■ **WHAT THE TASK REQUIRES**
Copy every entry exactly as it stands, though any image it holds should stay out of the copy.

Recorded data:

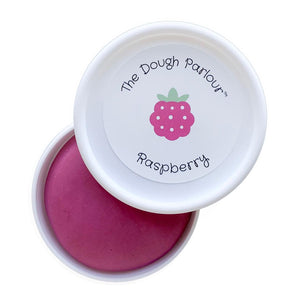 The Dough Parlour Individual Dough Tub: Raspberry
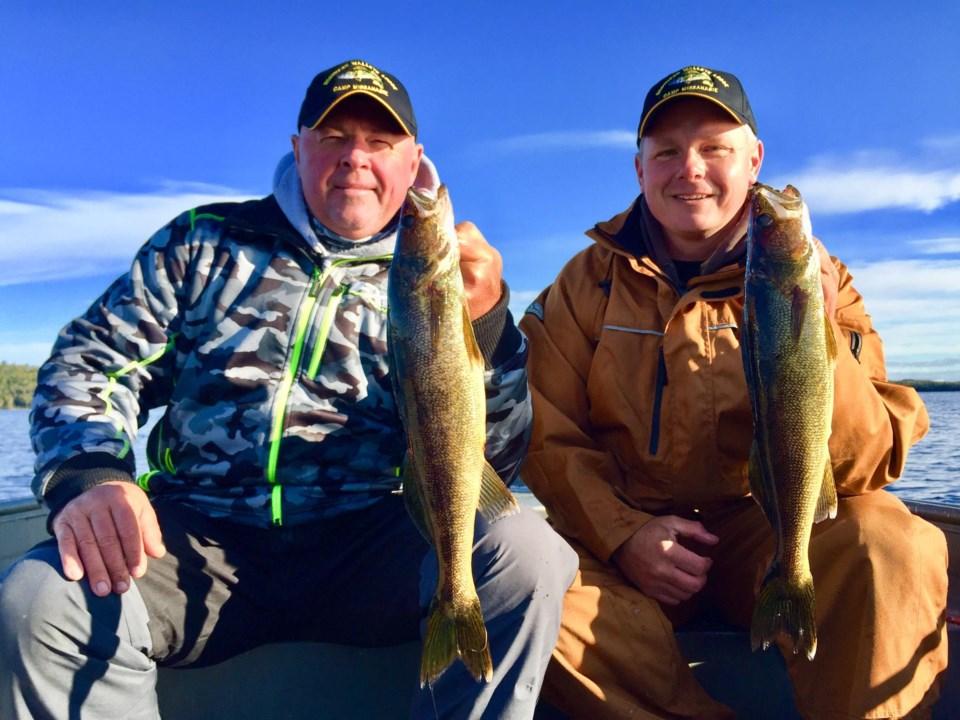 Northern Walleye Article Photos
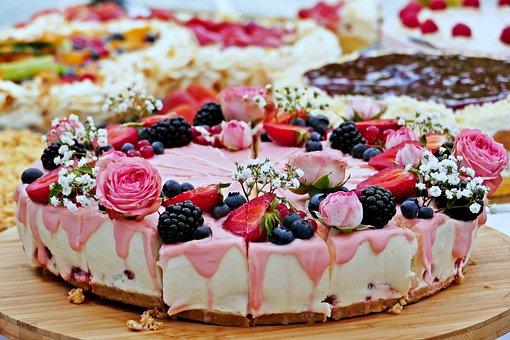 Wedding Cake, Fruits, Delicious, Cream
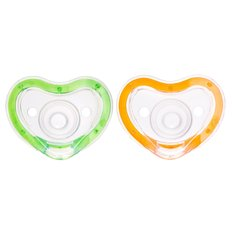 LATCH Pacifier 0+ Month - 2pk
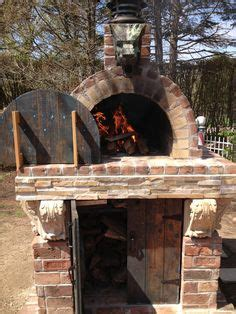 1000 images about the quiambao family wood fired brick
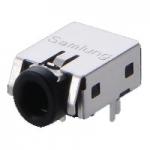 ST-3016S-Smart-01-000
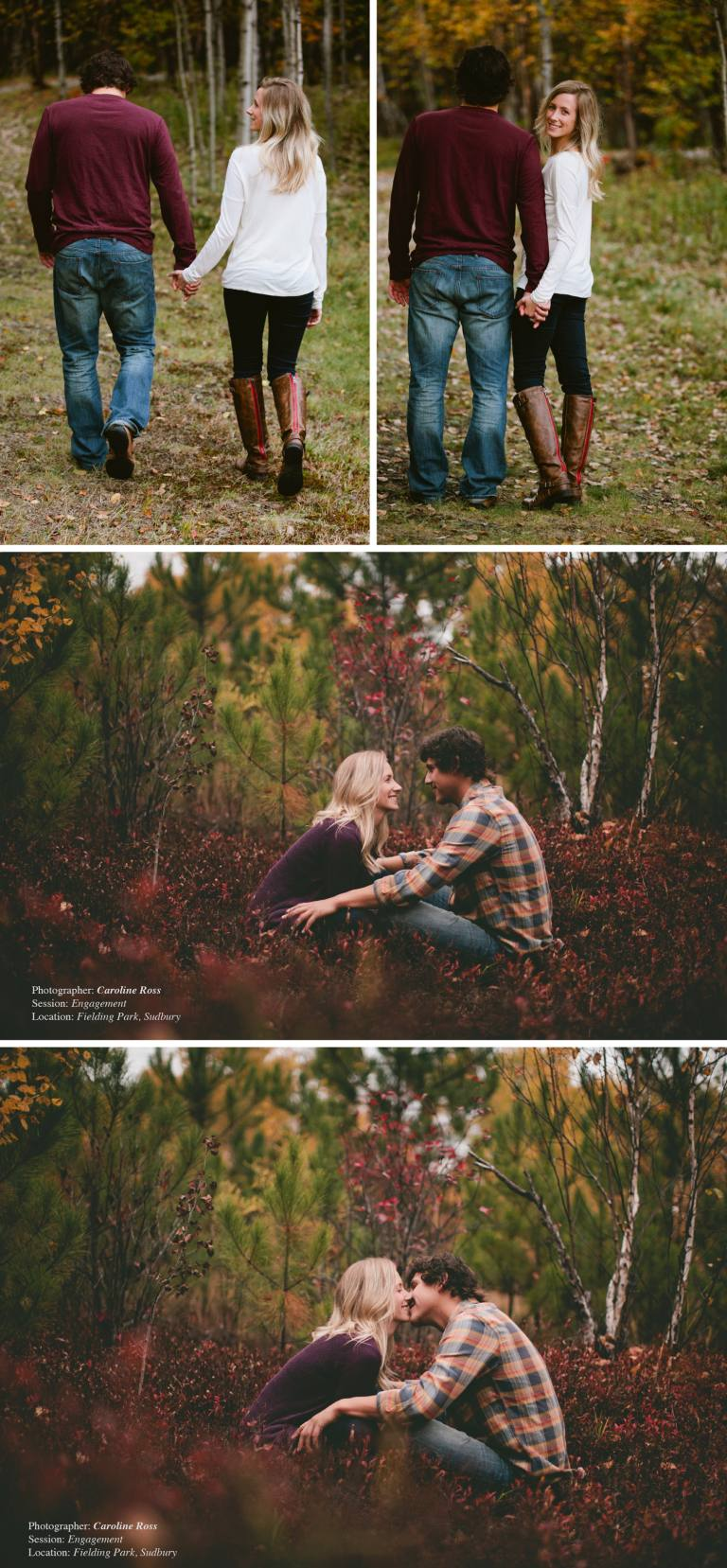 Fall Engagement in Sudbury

■ **RESPONSE FOR THIS EXERCISE**
 The Dough Parlour Individual Dough Tub: Raspberry
 Northern Walleye Article Photos
 Wedding Cake, Fruits, Delicious, Cream
 LATCH Pacifier 0+ Month - 2pk
 1000 images about the quiambao family wood fired brick
 ST-3016S-Smart-01-000
 Fall Engagement in Sudbury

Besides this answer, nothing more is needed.